The Lead the Charge coalition (of which Mighty Earth is a member) recently ranked the world’s top automakers on their efforts to eliminate fossil fuels, environmental harms and human rights abuses from their supply chains. Tesla actually scored highest due to improvements the company made throughout its supply chains in respect to both climate impact and human rights protections.

The contrast between Musk disemboweling America’s basic environmental protections and Tesla’s ranking poses a tricky question for climate hawks – are there electric vehicles we can feel good about buying?

Tesla protest
Anti-Tesla protest Source: Los Angeles Times

It’s critical to not overstate Tesla’s recent troubles as a sign of dramatic decline in EVs overall – or in Americans’ interest in buying them. According to U.S. Department of Energy’s Alternative Fuels Data Center, the number of registered electric vehicles in the U.S. has been steadily increasing since 2021, growing from 1.45 million in 2021 to over 3.55 million in 2023.

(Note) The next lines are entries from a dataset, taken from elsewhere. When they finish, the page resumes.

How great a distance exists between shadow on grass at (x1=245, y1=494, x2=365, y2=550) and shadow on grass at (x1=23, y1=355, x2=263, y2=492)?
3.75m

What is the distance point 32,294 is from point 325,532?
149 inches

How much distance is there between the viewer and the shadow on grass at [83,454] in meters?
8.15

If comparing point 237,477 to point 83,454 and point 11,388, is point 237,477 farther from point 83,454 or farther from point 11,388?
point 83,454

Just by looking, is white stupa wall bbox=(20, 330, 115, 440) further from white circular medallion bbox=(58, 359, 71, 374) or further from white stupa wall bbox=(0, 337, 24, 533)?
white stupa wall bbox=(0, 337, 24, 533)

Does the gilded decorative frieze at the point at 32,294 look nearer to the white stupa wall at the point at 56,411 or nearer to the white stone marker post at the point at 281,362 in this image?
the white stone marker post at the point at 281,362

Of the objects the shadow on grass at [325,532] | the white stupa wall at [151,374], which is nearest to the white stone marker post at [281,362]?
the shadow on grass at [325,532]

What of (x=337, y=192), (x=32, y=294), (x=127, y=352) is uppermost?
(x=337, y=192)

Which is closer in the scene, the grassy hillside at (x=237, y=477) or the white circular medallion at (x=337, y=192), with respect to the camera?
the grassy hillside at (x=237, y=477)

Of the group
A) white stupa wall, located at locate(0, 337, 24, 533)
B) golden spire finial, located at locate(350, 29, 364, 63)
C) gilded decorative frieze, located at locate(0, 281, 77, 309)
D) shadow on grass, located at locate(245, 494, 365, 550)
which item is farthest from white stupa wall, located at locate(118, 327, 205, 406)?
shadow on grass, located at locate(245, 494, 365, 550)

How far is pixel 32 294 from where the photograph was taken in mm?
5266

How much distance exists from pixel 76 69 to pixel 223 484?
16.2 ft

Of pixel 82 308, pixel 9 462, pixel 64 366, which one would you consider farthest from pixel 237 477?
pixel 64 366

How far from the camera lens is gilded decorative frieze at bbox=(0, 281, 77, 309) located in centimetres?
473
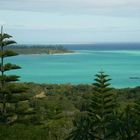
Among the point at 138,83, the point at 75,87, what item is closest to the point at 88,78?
the point at 138,83

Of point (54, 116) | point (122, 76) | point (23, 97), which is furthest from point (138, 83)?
point (23, 97)

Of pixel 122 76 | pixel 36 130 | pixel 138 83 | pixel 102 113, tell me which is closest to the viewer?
pixel 36 130

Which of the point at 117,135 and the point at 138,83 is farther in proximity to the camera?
the point at 138,83

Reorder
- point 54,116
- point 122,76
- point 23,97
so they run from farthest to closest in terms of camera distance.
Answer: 1. point 122,76
2. point 54,116
3. point 23,97

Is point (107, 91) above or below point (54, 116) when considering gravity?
above

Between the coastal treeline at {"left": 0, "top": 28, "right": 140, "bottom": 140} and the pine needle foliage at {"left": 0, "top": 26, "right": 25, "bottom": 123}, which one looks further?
the pine needle foliage at {"left": 0, "top": 26, "right": 25, "bottom": 123}

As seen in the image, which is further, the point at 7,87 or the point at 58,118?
the point at 58,118

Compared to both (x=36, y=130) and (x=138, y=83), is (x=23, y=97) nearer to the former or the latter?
(x=36, y=130)

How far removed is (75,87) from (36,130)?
59476 millimetres

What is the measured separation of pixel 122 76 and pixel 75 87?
35.5 metres

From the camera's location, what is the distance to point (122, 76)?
4321 inches

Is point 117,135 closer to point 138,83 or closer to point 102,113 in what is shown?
point 102,113

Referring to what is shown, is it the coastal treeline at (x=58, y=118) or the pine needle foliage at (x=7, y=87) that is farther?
the pine needle foliage at (x=7, y=87)

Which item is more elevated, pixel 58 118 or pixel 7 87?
pixel 7 87
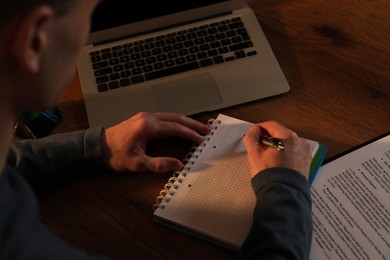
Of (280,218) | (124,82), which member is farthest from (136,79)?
(280,218)

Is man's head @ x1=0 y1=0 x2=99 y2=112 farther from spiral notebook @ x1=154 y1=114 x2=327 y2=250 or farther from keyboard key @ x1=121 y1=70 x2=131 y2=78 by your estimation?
keyboard key @ x1=121 y1=70 x2=131 y2=78

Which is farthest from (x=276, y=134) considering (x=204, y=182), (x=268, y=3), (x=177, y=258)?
(x=268, y=3)

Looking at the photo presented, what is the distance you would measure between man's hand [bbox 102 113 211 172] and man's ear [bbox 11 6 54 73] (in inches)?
15.6

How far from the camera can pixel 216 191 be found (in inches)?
32.2

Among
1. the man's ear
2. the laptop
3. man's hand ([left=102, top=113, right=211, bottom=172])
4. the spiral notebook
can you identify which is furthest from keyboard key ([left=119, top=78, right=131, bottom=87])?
the man's ear

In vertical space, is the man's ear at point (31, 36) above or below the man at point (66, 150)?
above

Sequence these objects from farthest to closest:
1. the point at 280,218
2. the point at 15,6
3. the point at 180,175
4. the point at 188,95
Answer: the point at 188,95 < the point at 180,175 < the point at 280,218 < the point at 15,6

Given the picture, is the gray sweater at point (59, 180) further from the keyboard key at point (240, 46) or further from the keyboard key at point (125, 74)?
the keyboard key at point (240, 46)

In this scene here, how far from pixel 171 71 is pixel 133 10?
16cm

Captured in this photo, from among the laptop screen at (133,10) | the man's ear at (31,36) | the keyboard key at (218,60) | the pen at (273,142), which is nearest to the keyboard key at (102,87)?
the laptop screen at (133,10)

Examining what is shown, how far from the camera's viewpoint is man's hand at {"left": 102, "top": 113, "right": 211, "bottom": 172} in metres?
0.86

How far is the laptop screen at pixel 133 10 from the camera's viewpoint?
1.01 meters

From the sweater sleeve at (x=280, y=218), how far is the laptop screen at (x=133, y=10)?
1.50ft

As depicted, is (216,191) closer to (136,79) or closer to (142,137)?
(142,137)
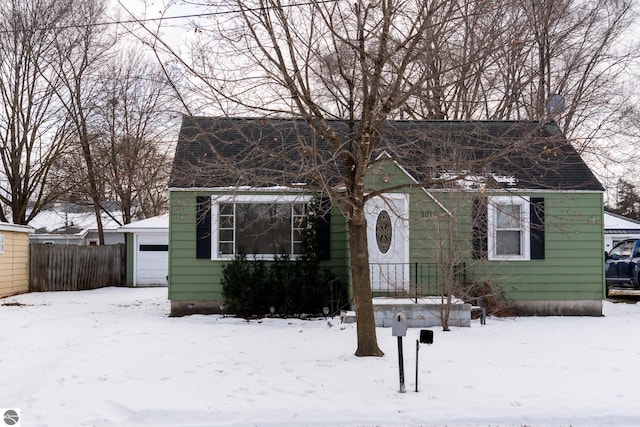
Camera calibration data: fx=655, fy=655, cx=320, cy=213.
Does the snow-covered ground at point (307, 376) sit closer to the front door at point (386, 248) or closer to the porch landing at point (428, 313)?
the porch landing at point (428, 313)

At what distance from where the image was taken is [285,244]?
577 inches

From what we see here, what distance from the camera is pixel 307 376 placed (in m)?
7.96

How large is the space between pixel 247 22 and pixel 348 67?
149 cm

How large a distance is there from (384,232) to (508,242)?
3.06 meters

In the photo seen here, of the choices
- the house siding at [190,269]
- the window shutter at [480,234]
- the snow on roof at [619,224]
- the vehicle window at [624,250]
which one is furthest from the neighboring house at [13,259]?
the snow on roof at [619,224]

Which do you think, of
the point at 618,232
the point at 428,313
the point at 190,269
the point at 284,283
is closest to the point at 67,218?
the point at 190,269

But whether or not you’re boycotting Tesla, you should have more than one clean EV option. That’s why Mighty Earth and our allies are pushing other companies to transform their supply chains and offer more responsible EVs.

For example, Hyundai is a popular alternative to Tesla, and the company has shown an interest in prioritizing the U.S. market. In anticipation of the recently announced auto tariffs, Hyundai unveiled a $21 billion dollar investment in U.S. manufacturing and supply chain development.

Hyundai’s plan includes a new steel plant in Louisiana, which is set to hire about 1,500 employees and will produce steel for Hyundai’s electric vehicles. The new plant will use an electric arc furnace, which can run as cleanly as the power grid it draws from, but is also likely to use natural gas to refine raw iron. That makes the news a strange sort of half-win: as my colleague Matthew Groch told Canary Media, “Is this a step toward sustainable, green steel? Maybe not so much. But is it a step away from blast furnaces? Yes, which is the beginning part of transitioning the primary steel industry to low-carbon production.”

But Hyundai still has a lot of work to do to clean up its broader EV supply chains. The company’s steel remains linked to Russian coal, labor violations, pollution-related deaths, and the disappearance of activists around the world. Progress truly worth celebrating would be Hyundai committing to steel made with green hydrogen instead of dirty coal or natural gas – and with full protections for human rights and the environment.

The EV transition is still coming, and switching to an electric vehicle is still a great way you can help reduce climate pollution: according to the U.S. Department of Energy, the average gasoline-burning car emits 12,594 pounds of carbon dioxide each year; the average electric vehicle is responsible for less than 22% of that (2,727 pounds). But we’re continuing to push auto companies to fully address the environmental impacts of their supply chains – including steel, rubber, leather, and even battery components.

Because with Tesla potentially on the decline, other automakers have both an opportunity and a responsibility to step up with vehicles that can help make up for at least some of the pollution that Musk and Trump are spewing into the atmosphere.